Release on Netflix in 2018, Shirkers attracted critical acclaim for its story and its main protagonist. Throughout this documentary, we follow Sandi Tan, a Singaporean turned American novelist in Los Angeles as she comes to terms with her past. In 1992, Sandi and her friends, Sophia Siddique and Jasmine Ng as well as her film mentor, Georges Cardona decided to make Shirkers. According to Sandi, Shirkers would have been the first indie film to be made in Singapore. Unfortunately, when the trio went to different places to pursue further education, their psychologically impaired mentor stole all their footage and didn’t give their film back. Traumatized by the events, the trio went their separate ways with Sandi being a film critic for the Strait Times. Enter 2011. The ex-wife of Georges Cardona calls Sandi and informs that she has all the footage except the audio clips. Lacking in audio, Sandi decides to digitize the footage and uses it to create Shirkers where she details the journey of making and losing the film as well as revisiting her friends.
Shirkers is a special documentary as it provides us a Singaporean view of the 1990s from the perspective of the youth lived during the time and their obsession with cult films. It also shows the effects of fleeting childhood as the trio went on to jobs that pale in comparison with their dream jobs. Unfortunately, there were instances where international audiences were unhappy with the documentary as they felt it was a narcissistic pretentious documentary that sensationalized the events told in the documentary. When you think about it, the documentary mostly tries to paint Sandi in a good light but there is an instance where it is cringe-inducing where Jasmine mentions how exhausting it was to work with Sandi and not the process of filmmaking. International audiences also felt that the documentary failed in being compelling as not much was discussed about the unresolved mysterious disappearance of their American mentor who had psychological issues and a dark past entwined with David Duke, one of America’s most notorious racists.
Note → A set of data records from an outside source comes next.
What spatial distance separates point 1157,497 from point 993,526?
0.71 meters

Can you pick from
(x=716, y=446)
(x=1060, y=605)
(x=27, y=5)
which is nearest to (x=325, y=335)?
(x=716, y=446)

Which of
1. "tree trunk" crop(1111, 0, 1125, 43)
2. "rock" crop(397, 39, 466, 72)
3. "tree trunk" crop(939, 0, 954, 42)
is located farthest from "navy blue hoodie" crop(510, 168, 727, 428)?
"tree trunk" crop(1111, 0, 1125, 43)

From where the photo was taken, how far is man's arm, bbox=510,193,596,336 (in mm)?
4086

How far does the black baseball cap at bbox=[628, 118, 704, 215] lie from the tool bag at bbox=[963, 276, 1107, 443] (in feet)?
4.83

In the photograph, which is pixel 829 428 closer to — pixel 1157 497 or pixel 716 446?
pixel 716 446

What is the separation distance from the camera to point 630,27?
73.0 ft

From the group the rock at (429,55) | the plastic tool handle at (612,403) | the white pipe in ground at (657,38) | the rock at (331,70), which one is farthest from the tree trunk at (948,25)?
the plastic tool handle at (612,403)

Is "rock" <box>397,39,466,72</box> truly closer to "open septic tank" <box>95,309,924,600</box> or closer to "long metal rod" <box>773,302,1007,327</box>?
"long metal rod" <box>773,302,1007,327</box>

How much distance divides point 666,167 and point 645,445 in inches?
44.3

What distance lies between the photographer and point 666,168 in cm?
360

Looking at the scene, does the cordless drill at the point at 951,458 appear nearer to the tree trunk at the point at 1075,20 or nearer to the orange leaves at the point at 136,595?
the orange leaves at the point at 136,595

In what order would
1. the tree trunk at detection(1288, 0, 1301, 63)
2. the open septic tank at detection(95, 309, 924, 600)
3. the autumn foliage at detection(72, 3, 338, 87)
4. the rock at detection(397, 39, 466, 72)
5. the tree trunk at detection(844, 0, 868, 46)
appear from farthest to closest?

To conclude, Shirkers would be something good to watch if you’re feeling lazy. Like many Singaporean films before it, Shirkers is one of those rare documentaries that come in a fortnight and will fade into history without a major impact on the world. It could have been something more if it was not bogged down by narcissism and its failure in resolving the mystery behind their American mentor. It does beg the question. Will Singapore allow our captivating filmmakers to leave us, continuing this cycle of mediocrity prevalent in modern Singaporean filmmaking or will Singapore step up their filmmaking game?
Review By Ali Hamzah Bin Mohamad Imran.